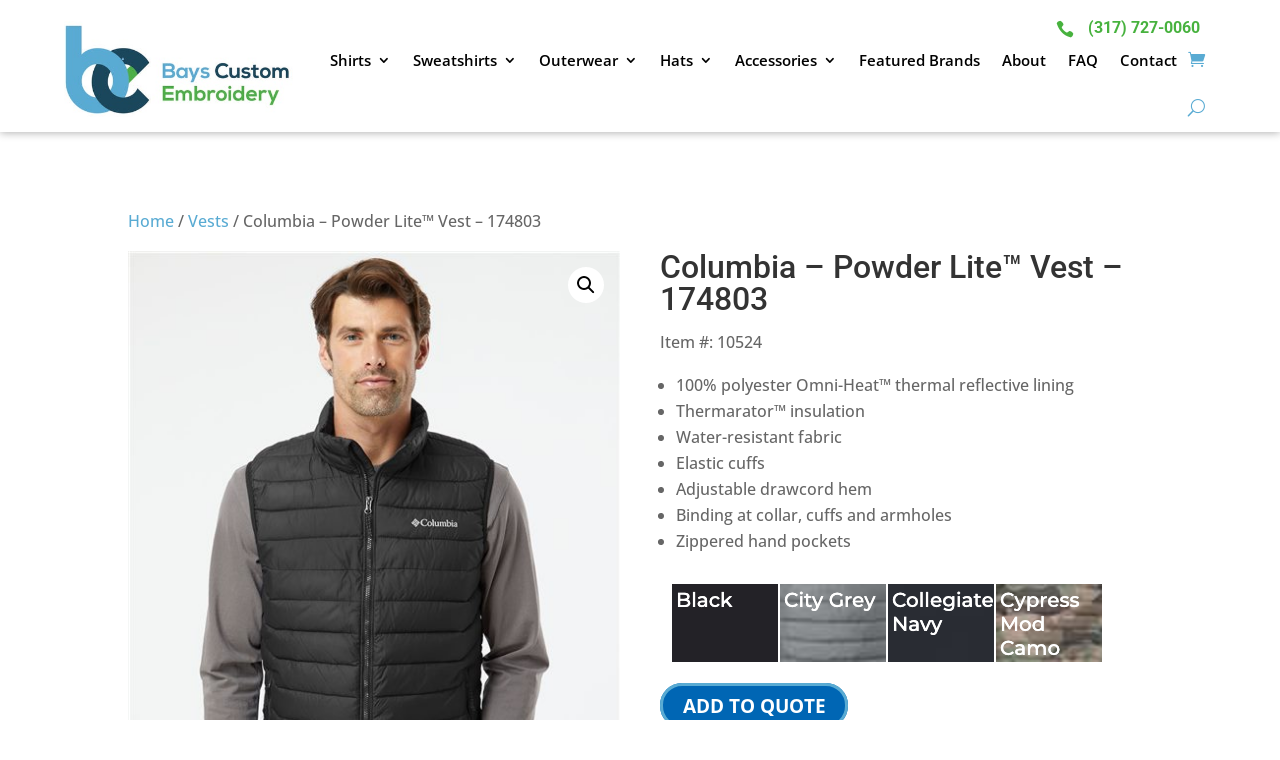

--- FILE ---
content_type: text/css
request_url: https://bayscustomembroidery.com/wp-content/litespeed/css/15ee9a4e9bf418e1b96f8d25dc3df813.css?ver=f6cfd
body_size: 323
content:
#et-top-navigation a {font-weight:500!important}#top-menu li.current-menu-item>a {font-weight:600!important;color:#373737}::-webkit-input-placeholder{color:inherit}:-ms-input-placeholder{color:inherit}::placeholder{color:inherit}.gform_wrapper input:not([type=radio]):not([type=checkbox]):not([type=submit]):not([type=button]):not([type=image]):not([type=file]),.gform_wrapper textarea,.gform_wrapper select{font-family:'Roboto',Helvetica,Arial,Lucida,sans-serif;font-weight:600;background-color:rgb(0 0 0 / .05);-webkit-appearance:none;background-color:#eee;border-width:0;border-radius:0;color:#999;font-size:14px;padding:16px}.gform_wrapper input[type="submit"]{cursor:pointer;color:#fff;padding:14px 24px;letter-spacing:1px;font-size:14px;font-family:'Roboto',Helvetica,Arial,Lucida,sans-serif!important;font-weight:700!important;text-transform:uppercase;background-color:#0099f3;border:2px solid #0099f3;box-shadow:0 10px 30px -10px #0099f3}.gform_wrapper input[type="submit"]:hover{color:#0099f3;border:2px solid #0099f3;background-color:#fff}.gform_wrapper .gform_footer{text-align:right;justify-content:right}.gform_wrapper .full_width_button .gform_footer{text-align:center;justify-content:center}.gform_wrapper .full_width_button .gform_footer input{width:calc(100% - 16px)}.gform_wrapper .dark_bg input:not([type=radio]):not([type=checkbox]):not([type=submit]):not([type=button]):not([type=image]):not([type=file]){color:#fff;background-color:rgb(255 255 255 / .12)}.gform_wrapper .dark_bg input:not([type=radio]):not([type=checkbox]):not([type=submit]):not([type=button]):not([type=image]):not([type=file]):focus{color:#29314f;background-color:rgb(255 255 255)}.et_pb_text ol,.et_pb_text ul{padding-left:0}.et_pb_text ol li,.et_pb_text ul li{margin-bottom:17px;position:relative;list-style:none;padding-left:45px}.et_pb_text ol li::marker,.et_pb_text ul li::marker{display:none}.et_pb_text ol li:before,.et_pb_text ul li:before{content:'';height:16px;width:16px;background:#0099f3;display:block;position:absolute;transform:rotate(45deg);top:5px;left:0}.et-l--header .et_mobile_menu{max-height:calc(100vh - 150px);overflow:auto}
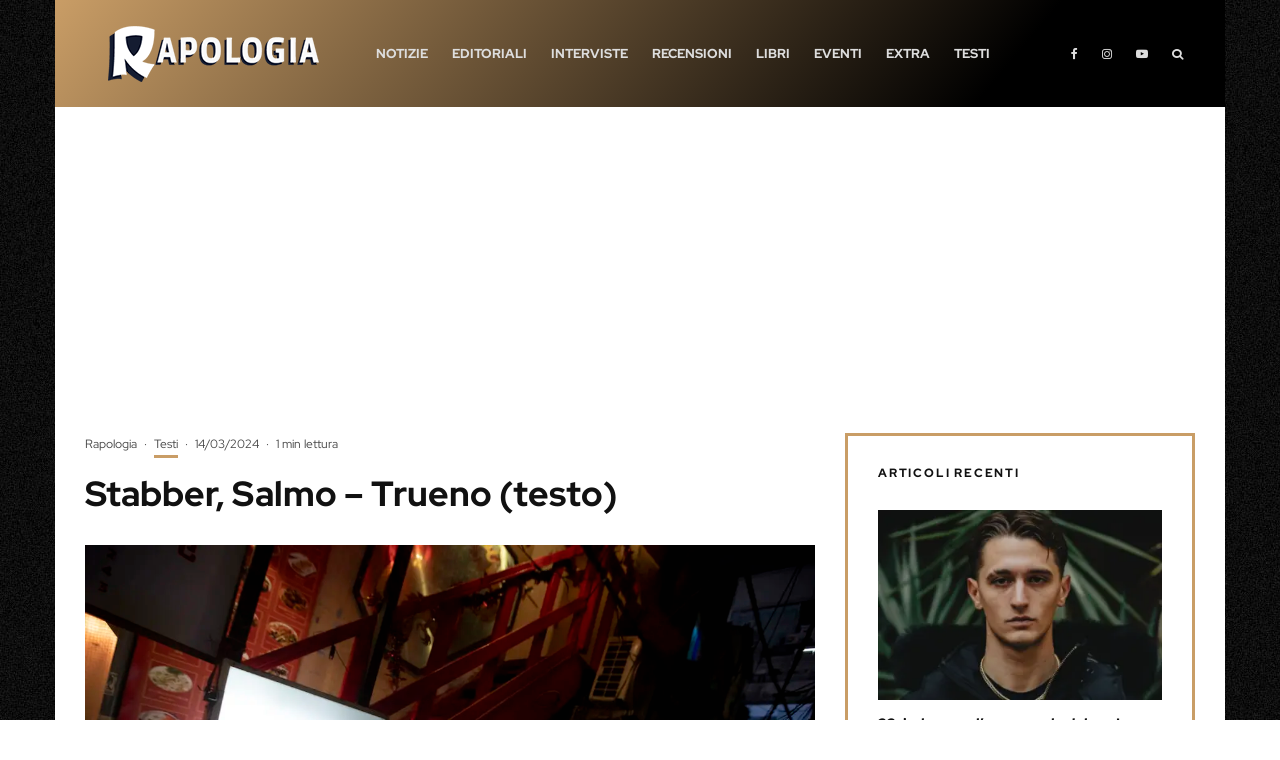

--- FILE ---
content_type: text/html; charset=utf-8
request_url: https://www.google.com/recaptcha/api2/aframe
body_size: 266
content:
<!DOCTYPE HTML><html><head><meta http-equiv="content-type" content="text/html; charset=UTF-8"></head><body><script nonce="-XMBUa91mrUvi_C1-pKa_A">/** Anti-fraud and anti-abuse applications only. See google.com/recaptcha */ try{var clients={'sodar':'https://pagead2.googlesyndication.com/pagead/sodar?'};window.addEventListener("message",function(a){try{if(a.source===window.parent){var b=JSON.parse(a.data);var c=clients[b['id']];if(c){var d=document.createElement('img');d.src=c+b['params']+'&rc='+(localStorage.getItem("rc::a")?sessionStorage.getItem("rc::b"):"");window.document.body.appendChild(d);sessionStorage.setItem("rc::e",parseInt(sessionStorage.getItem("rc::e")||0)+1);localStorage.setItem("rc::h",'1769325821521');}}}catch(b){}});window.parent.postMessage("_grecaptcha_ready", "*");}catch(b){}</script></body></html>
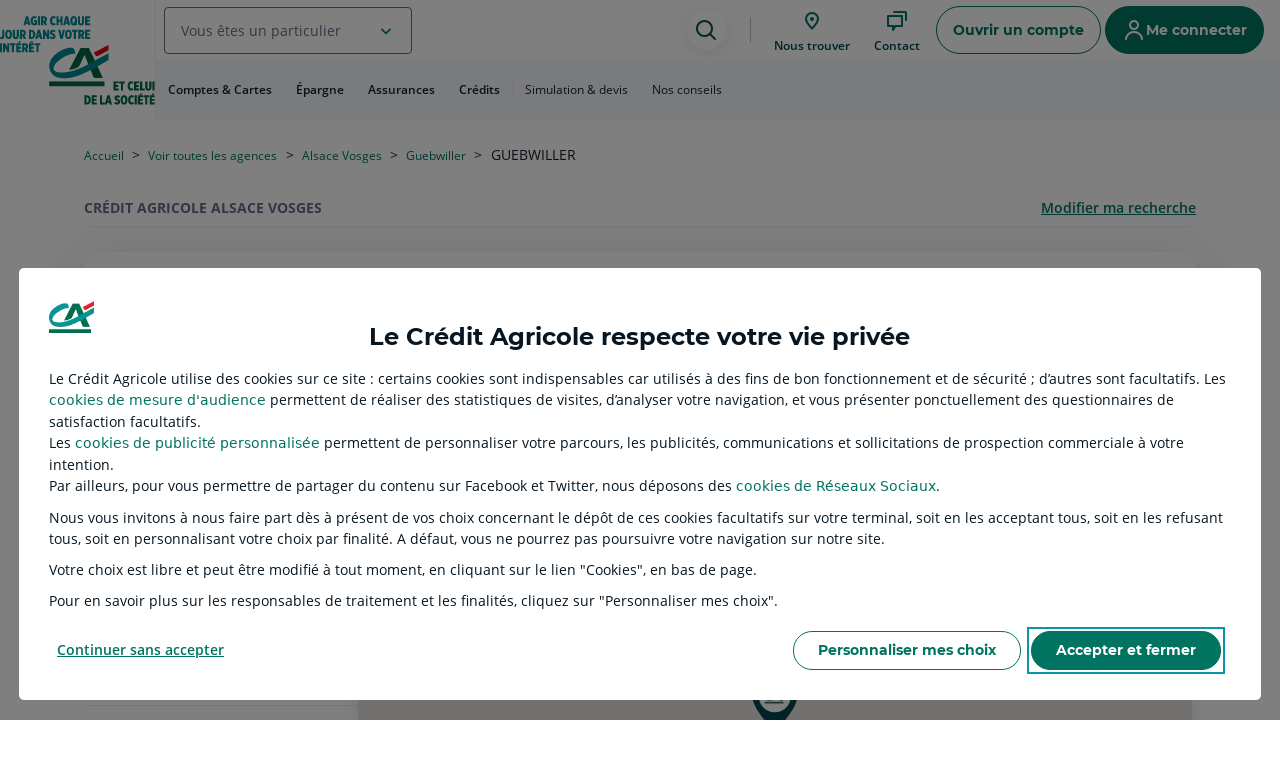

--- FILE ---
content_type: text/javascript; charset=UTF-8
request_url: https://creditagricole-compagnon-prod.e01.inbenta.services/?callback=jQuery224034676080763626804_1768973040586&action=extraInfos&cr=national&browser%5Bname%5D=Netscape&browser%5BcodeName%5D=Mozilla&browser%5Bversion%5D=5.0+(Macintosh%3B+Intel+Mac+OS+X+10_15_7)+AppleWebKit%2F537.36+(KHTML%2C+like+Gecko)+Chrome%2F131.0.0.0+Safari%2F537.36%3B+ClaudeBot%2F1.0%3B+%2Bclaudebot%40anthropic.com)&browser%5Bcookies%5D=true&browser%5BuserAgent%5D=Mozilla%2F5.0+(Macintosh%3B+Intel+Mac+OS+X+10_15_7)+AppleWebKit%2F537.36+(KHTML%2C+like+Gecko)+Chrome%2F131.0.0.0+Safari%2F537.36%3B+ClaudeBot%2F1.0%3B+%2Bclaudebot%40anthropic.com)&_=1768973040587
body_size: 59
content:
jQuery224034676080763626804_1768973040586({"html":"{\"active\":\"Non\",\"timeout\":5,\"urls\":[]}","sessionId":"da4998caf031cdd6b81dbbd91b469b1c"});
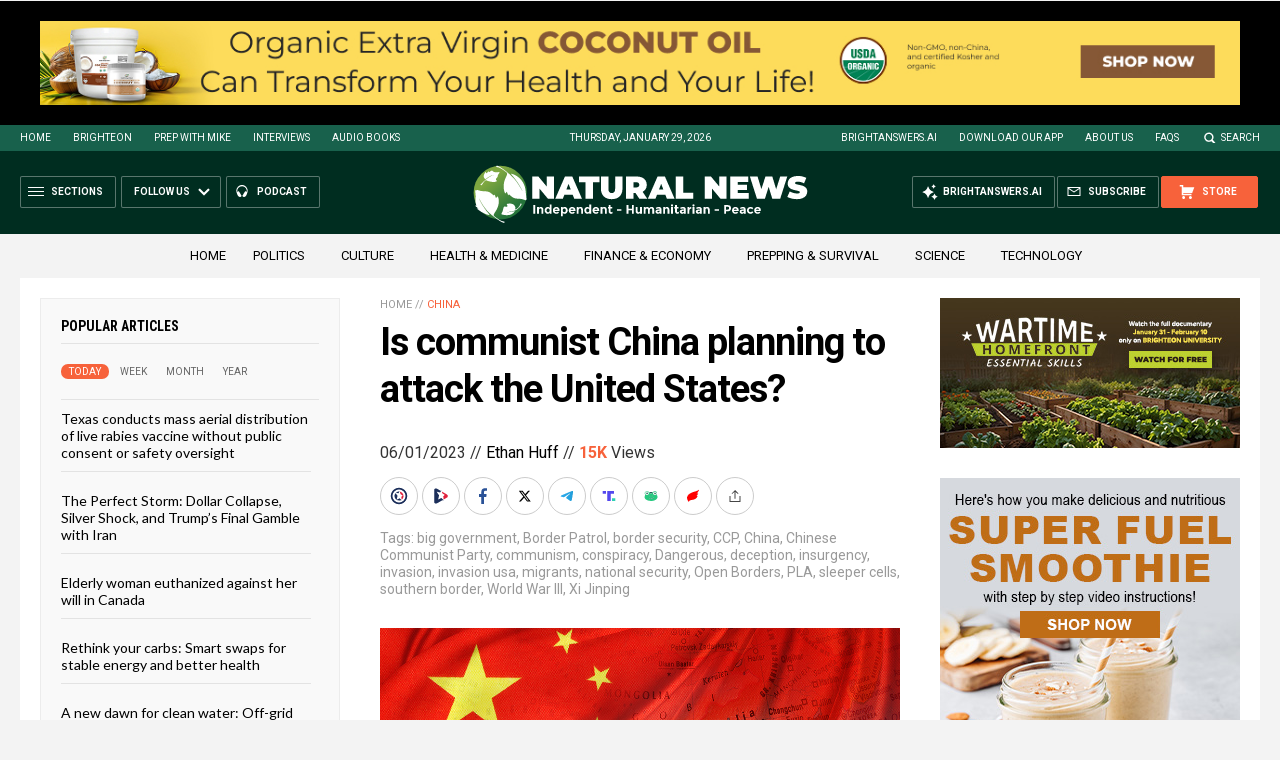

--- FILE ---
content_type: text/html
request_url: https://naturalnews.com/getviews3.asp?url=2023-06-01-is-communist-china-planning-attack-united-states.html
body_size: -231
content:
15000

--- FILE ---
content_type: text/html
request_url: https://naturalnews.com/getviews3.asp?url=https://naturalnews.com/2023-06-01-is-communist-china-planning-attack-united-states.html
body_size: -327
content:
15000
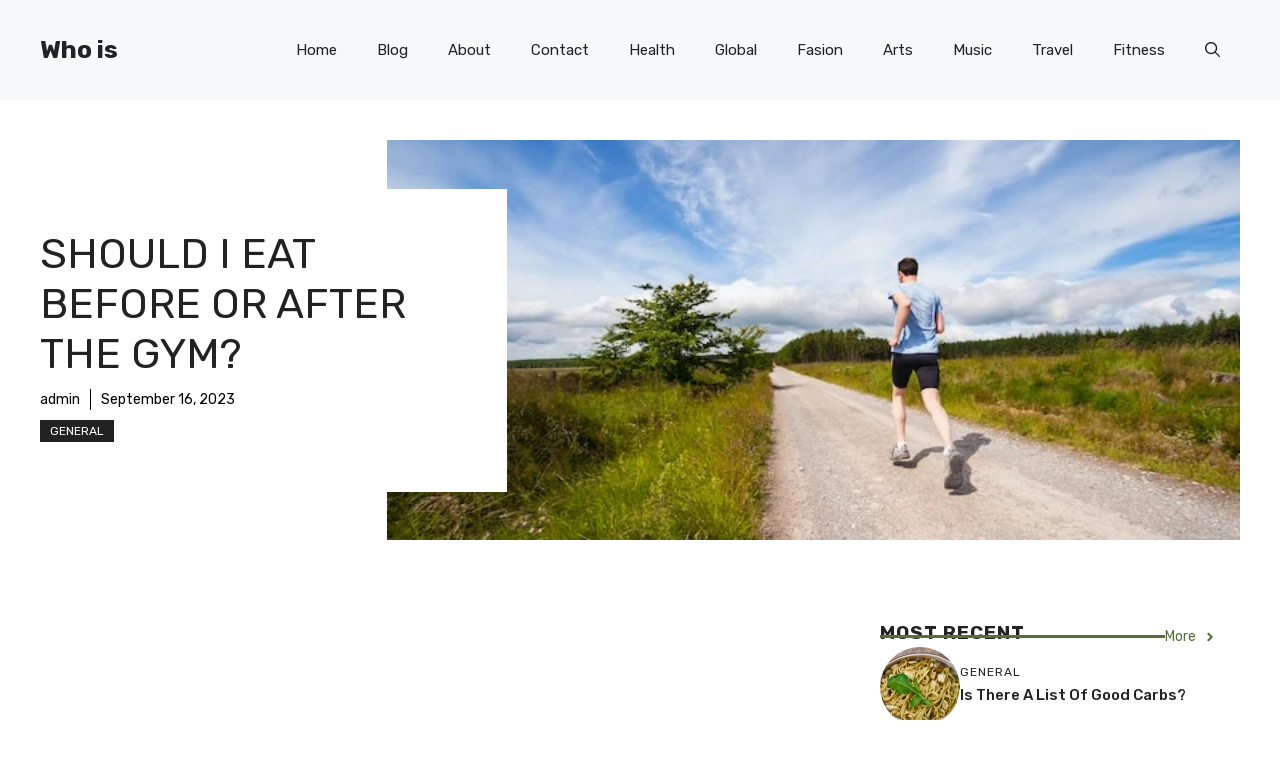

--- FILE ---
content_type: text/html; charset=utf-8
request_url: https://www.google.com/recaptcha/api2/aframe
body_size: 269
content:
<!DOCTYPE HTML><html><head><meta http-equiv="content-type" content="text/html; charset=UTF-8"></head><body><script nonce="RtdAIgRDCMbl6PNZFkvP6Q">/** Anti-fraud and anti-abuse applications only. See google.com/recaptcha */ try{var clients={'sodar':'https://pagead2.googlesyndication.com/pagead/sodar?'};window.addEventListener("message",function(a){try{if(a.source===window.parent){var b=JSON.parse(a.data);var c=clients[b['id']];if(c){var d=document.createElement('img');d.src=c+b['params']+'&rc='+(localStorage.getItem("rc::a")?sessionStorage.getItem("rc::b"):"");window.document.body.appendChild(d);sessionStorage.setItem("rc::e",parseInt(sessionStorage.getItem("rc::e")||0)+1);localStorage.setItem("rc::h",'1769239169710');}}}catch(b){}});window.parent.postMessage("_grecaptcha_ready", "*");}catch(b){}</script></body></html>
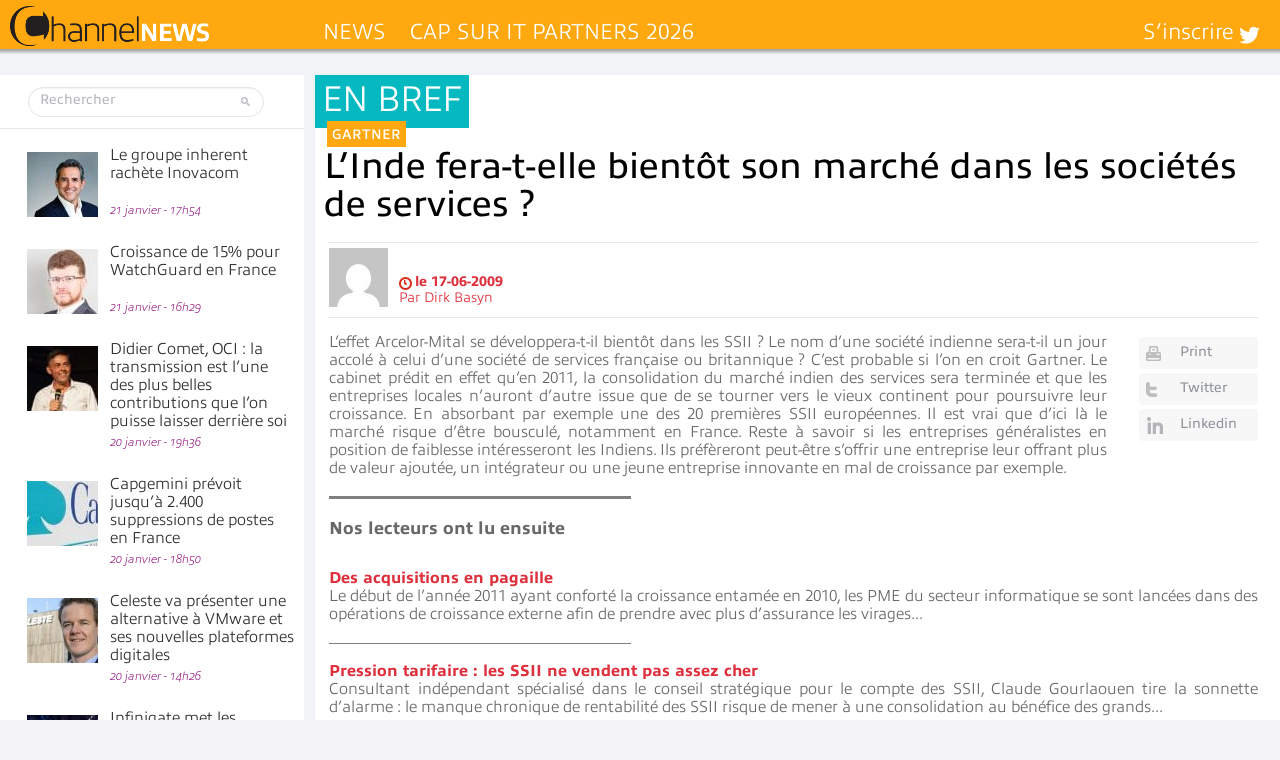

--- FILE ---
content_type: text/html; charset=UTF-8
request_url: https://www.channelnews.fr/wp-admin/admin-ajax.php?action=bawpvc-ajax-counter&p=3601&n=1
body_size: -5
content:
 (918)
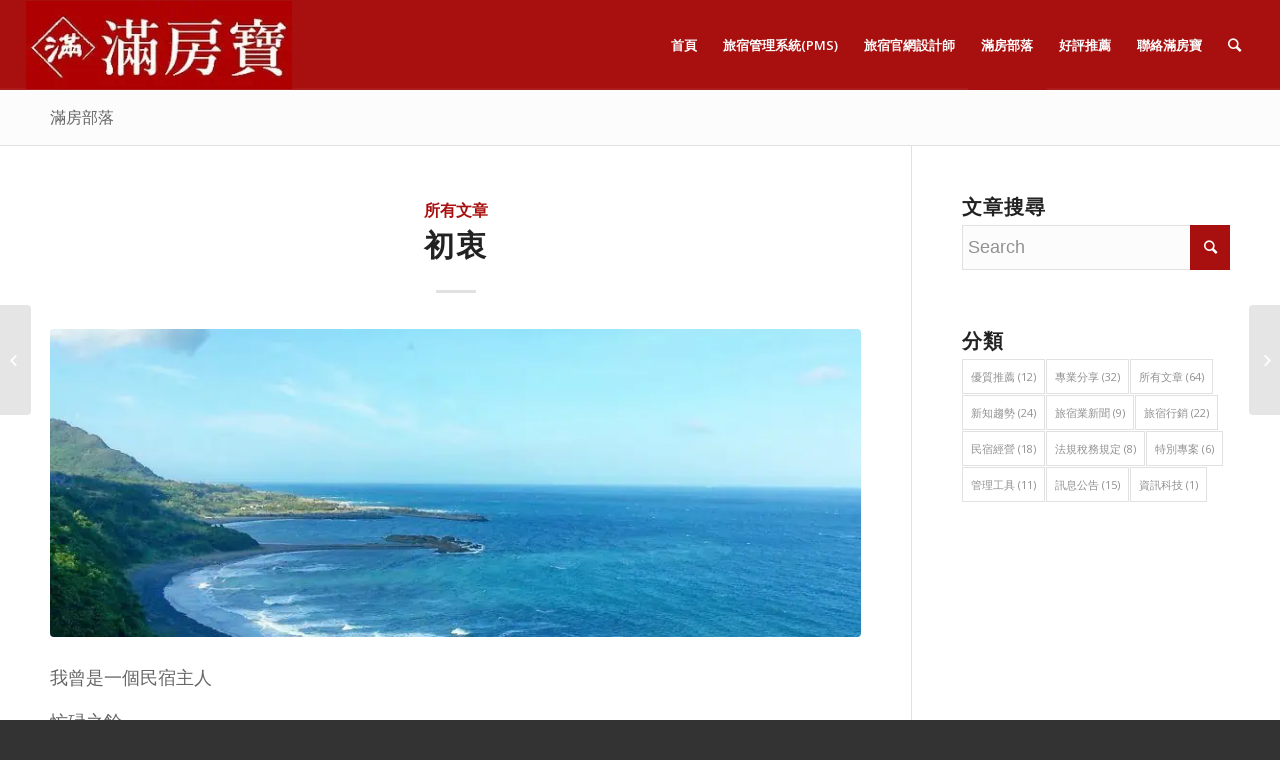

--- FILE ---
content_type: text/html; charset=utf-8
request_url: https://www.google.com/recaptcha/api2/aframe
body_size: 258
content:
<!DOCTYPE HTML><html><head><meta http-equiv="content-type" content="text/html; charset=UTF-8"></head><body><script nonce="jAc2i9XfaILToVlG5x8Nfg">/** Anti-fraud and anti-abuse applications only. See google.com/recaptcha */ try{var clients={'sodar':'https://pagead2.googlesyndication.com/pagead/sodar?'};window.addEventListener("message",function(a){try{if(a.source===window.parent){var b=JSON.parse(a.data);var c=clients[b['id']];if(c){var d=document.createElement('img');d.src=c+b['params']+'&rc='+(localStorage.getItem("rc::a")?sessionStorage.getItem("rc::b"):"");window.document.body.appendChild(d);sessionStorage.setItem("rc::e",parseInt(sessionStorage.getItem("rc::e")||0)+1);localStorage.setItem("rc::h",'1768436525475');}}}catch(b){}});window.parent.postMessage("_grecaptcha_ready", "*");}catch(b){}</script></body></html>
====================
### Try it
Whenever a line in the listing above includes the word "attack", return that line.

### Solution to the problem
request_url: https://naturalnews.com/getviews3.asp?url=2023-06-01-is-communist-china-planning-attack-united-states.html
request_url: https://naturalnews.com/getviews3.asp?url=https://naturalnews.com/2023-06-01-is-communist-china-planning-attack-united-states.html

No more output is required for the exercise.